**** Information provided ****

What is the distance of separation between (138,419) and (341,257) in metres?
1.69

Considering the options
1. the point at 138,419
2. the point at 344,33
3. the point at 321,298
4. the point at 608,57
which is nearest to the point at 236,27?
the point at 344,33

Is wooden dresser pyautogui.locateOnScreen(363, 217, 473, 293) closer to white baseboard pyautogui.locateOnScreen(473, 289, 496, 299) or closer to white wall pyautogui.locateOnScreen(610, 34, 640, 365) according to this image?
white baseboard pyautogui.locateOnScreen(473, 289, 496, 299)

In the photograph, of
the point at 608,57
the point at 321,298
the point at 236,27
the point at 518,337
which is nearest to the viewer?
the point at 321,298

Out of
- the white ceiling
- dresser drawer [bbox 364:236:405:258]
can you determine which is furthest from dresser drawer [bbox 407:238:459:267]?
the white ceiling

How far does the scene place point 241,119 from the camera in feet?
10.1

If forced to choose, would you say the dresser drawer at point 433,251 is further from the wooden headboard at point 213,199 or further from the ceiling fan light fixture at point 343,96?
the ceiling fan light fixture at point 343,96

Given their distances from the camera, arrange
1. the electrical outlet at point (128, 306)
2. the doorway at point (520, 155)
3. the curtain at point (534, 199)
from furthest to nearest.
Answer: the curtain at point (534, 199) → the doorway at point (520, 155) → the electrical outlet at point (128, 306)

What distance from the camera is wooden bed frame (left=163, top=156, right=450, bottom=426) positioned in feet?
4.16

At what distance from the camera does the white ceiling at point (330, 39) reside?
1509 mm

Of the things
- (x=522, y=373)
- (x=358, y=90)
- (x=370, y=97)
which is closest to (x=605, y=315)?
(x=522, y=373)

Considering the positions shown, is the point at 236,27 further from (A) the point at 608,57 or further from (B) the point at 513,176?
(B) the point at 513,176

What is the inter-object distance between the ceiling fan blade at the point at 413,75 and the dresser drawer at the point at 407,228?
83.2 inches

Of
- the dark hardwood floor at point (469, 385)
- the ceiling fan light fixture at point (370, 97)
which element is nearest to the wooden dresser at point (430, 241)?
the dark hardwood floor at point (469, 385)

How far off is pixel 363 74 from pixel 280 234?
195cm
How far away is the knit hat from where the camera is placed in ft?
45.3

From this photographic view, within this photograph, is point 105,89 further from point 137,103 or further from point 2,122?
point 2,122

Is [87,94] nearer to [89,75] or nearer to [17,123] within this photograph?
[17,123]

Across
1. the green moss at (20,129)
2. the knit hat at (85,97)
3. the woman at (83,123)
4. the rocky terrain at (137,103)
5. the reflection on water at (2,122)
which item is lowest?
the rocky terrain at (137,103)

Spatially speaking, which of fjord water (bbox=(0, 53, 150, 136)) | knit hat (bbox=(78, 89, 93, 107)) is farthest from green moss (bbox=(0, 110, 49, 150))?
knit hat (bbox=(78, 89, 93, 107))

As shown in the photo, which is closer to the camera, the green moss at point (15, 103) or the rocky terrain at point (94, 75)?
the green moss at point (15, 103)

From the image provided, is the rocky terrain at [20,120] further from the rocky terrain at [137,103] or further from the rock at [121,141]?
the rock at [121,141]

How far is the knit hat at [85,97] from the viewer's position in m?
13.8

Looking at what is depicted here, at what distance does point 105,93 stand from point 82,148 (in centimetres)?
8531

****

■ **Objective**:
Recast the data from the line containing "Looking at what" through the end of the data, inclusive, as a Markdown table with the columns n and Line. Give one row per line, numbered in order, and leave out blank lines.

■ **Task response**:
| n | Line |
|---|---|
| 1 | Looking at what is depicted here, at what distance does point 105,93 stand from point 82,148 (in centimetres)? |
| 2 | 8531 |